• Given data

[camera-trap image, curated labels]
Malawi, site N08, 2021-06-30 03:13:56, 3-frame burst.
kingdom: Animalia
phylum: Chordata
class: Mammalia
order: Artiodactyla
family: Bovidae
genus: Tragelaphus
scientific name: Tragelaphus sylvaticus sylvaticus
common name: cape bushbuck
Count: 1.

• What to work on
Every line from the one containing "Malawi, site N08, 2021-06-30" to the end of the material above must be written out exactly. Nothing else is wanted.

• Reply to the task
Malawi, site N08, 2021-06-30 03:13:56, 3-frame burst.
kingdom: Animalia
phylum: Chordata
class: Mammalia
order: Artiodactyla
family: Bovidae
genus: Tragelaphus
scientific name: Tragelaphus sylvaticus sylvaticus
common name: cape bushbuck
Count: 1.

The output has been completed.